PROMPT –
Format the stretch of rows from the line containing "Visually speaking, is" through the line containing "92 millimetres", both ends included, as a JSON list of strings. Give one string per line and leave out blank lines.

* BEGIN PROVIDED RECORDS *

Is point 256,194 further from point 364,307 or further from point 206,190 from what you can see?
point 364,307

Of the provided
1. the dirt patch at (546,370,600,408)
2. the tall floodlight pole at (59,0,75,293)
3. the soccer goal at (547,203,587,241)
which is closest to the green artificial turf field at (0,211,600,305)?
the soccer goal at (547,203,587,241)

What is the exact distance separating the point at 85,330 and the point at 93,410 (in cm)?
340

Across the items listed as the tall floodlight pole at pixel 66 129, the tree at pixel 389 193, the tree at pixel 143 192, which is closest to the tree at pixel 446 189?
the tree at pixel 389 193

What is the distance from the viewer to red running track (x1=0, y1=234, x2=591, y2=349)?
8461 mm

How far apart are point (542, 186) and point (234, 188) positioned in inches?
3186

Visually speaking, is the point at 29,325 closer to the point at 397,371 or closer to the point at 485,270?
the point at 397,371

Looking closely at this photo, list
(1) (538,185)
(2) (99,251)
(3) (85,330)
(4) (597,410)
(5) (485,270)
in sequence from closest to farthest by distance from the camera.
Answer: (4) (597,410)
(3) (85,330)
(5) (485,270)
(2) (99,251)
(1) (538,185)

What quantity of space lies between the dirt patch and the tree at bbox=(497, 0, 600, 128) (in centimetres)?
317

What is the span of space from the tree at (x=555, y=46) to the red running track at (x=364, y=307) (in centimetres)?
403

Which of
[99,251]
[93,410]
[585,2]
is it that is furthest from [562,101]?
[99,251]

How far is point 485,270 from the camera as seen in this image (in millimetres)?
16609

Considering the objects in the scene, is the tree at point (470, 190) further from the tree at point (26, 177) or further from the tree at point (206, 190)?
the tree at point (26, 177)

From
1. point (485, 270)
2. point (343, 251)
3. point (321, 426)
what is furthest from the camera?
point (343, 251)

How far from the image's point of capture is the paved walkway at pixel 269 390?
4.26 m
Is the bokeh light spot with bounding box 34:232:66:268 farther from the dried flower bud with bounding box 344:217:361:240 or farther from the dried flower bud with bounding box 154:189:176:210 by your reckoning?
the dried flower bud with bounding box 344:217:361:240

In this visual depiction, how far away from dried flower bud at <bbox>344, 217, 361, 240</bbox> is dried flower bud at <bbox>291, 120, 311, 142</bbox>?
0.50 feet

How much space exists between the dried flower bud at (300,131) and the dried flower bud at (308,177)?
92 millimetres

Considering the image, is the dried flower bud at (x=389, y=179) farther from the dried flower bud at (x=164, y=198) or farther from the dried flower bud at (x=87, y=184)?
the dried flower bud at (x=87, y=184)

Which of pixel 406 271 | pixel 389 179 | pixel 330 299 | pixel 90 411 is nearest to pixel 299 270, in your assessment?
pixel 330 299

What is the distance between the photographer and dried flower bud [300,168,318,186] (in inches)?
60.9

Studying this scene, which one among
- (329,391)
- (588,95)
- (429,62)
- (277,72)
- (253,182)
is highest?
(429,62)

* END PROVIDED RECORDS *
* BEGIN PROVIDED RECORDS *

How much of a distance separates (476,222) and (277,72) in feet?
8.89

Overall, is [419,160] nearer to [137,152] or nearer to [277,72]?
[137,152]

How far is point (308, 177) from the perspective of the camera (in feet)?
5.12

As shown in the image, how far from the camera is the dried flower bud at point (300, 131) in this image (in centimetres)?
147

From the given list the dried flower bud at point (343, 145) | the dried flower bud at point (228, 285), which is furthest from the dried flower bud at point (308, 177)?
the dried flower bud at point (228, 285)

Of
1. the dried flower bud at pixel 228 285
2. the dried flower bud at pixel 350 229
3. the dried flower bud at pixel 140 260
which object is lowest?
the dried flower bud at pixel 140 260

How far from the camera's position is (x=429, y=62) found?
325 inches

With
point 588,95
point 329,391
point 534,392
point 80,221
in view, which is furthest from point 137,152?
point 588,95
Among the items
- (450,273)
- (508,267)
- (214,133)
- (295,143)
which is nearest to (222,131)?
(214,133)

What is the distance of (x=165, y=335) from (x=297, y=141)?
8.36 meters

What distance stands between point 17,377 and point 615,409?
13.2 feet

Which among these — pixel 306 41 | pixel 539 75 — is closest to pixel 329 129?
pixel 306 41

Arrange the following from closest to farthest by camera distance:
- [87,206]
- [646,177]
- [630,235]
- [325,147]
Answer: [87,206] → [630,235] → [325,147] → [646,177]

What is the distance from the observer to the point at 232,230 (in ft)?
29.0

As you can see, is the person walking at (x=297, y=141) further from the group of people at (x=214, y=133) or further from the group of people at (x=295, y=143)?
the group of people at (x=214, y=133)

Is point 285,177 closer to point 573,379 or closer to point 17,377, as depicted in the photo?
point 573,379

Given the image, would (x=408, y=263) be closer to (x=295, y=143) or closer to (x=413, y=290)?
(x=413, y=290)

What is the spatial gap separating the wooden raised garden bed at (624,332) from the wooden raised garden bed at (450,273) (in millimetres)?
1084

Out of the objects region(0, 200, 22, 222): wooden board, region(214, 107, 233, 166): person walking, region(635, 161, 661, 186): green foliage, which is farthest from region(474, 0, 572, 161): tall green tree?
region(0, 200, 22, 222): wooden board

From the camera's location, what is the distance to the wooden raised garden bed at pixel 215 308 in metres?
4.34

* END PROVIDED RECORDS *
* BEGIN PROVIDED RECORDS *

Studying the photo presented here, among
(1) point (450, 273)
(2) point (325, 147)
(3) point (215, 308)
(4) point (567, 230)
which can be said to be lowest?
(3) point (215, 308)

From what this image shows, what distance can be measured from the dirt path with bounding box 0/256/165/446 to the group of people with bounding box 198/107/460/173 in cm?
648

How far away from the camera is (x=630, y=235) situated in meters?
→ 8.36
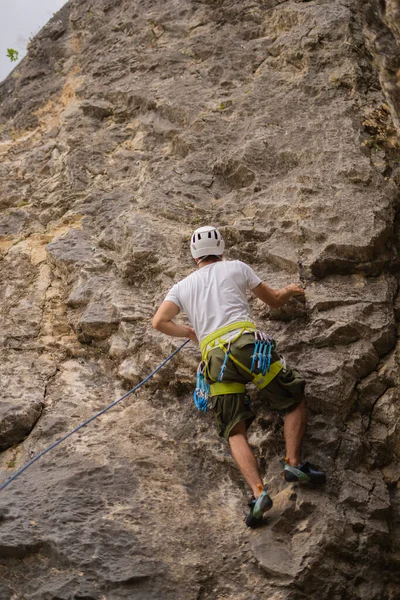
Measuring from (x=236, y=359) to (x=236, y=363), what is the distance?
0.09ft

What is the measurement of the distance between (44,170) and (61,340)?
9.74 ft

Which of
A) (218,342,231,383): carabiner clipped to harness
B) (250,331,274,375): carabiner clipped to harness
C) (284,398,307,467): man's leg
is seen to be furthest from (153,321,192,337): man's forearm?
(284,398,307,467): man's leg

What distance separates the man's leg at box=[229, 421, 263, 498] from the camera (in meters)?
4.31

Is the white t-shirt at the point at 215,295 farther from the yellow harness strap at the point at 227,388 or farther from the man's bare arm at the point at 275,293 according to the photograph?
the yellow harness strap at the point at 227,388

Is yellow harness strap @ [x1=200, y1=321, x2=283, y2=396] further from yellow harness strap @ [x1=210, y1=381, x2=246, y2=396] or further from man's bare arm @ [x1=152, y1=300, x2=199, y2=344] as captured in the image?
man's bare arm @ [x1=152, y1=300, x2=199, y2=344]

* END PROVIDED RECORDS *

ANSWER FOR THE TASK –
[
  "Visually speaking, is the point at 29,325 closer to the point at 397,371 or closer to the point at 485,270?",
  "the point at 397,371",
  "Looking closely at this photo, list",
  "(1) (538,185)",
  "(2) (99,251)",
  "(3) (85,330)",
  "(4) (597,410)",
  "(5) (485,270)",
  "in sequence from closest to farthest by distance from the camera.",
  "Answer: (4) (597,410)",
  "(3) (85,330)",
  "(5) (485,270)",
  "(2) (99,251)",
  "(1) (538,185)",
  "What quantity of space lies between the dirt patch and the tree at bbox=(497, 0, 600, 128) (in centimetres)?",
  "317",
  "What is the span of space from the tree at (x=555, y=46) to the red running track at (x=364, y=307) (in centimetres)?",
  "403",
  "Which of",
  "[99,251]",
  "[93,410]",
  "[585,2]",
  "is it that is furthest from [562,101]?",
  "[99,251]",
  "How far is point 485,270 from the camera as seen in this image (in millimetres)?",
  "16609",
  "Considering the objects in the scene, is the tree at point (470, 190) further from the tree at point (26, 177) or further from the tree at point (206, 190)?",
  "the tree at point (26, 177)",
  "From",
  "1. point (485, 270)",
  "2. point (343, 251)",
  "3. point (321, 426)",
  "what is furthest from the camera?",
  "point (343, 251)",
  "How far from the image's point of capture is the paved walkway at pixel 269 390?",
  "4.26 m",
  "Is the bokeh light spot with bounding box 34:232:66:268 farther from the dried flower bud with bounding box 344:217:361:240 or farther from the dried flower bud with bounding box 154:189:176:210 by your reckoning?",
  "the dried flower bud with bounding box 344:217:361:240",
  "In this visual depiction, how far away from dried flower bud at <bbox>344, 217, 361, 240</bbox> is dried flower bud at <bbox>291, 120, 311, 142</bbox>?",
  "0.50 feet",
  "How much space exists between the dried flower bud at (300,131) and the dried flower bud at (308,177)?",
  "92 millimetres"
]